NAIROBI, Kenya, Feb 24 – Barclays Bank of Kenya’s has posted a 1o percent drop in 2016 full year pre-tax to Sh10.8 billion compared to Sh12.07 billion in 2015.
According to the management, the profits were affected by implementation of the Banking amendment Act in the fourth quarter of 2016 as well as increase in loan impairments.
Chief Executive Jeremy Awori attributes the decline to a turbulent macro-economic environment that has caused heightened job losses resulting in higher than usual default rates especially in unsecured loans.
Provisions for bad debts went up by Sh3.92 billion from Sh1.77 billion a year earlier as bad debts nearly doubled.

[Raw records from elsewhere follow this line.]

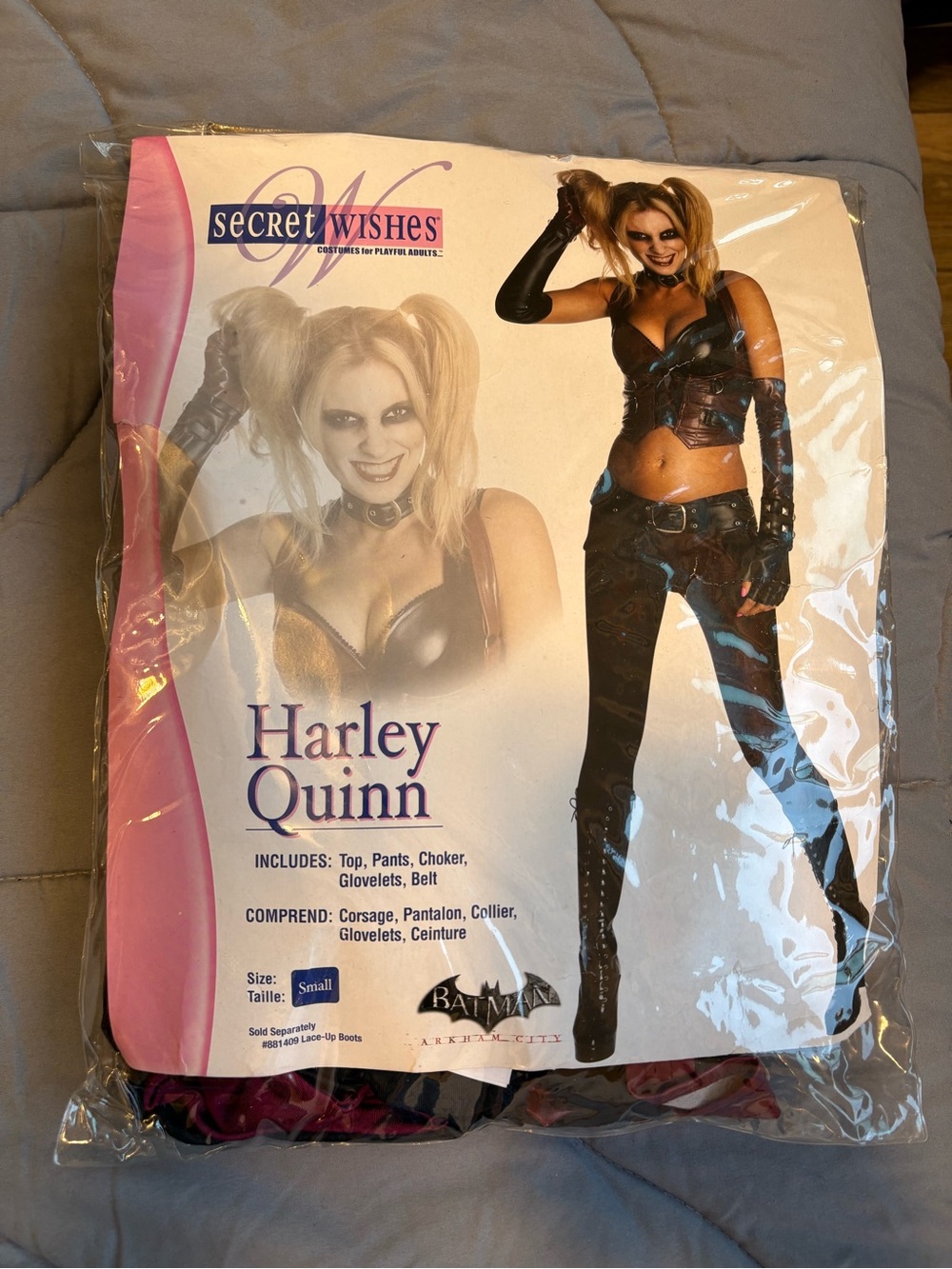 Secret Wishes Harley Quinn Costume - Black and Pink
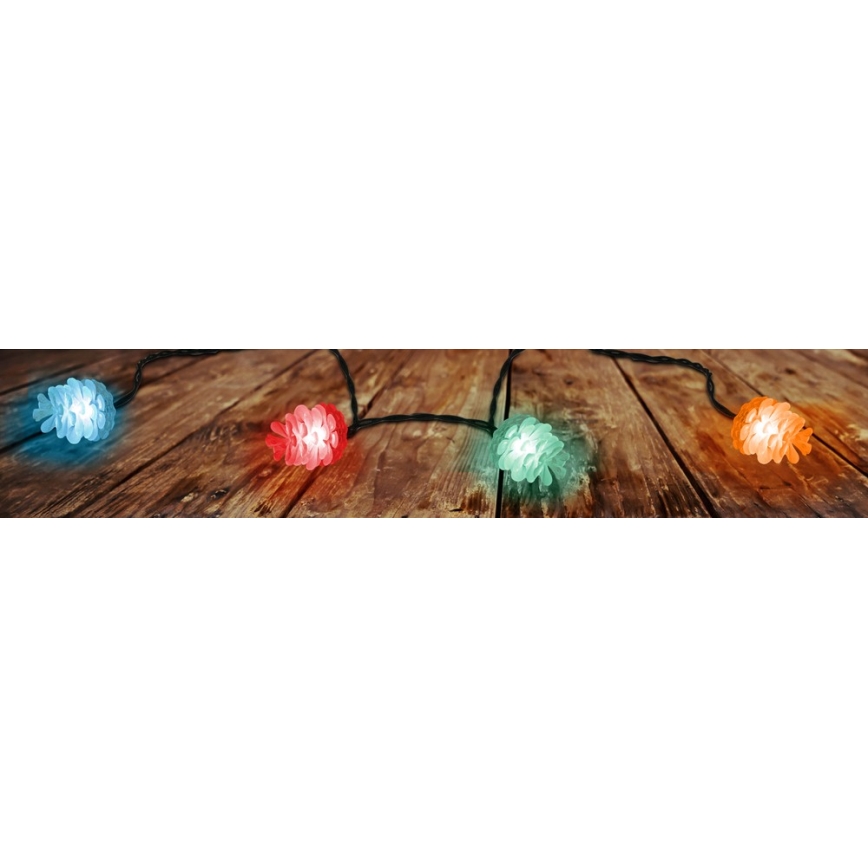 LED utomhusslinga 40 LED/15 m IP44 flerfärgad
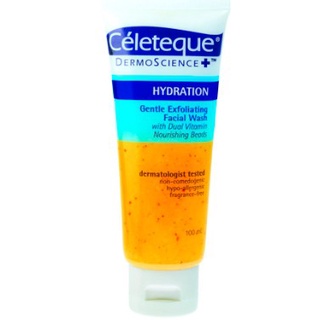 【Ready Stock]☬CELETEQUE HYDRATION GENTLE EXFOLIATING FACIAL WASH 100ML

“We have instituted corrective measures to contain impairment and they are beginning to bear fruit. We have invested in people, processes and systems to manage our impairment better,” Awori says while announcing the results.
The banks’ loan book however increased by 16pc to Sh168 billion while total revenue went up by 8 percent to Sh31.7 billion backed up by new income lines such as bancassurance and fixed income trading.
Net interest income grew by 9per cent to Sh22 billion while non interest income grew by 3per cent.
Customer deposits went up by 8 per cent to hit Sh178 billion while costs went up by 8 per cent to Sh17bn.
“We are investing heavily in the automation and digitisation of our systems, processes and solutions in a bid to make our institutions more efficient,” Awori says.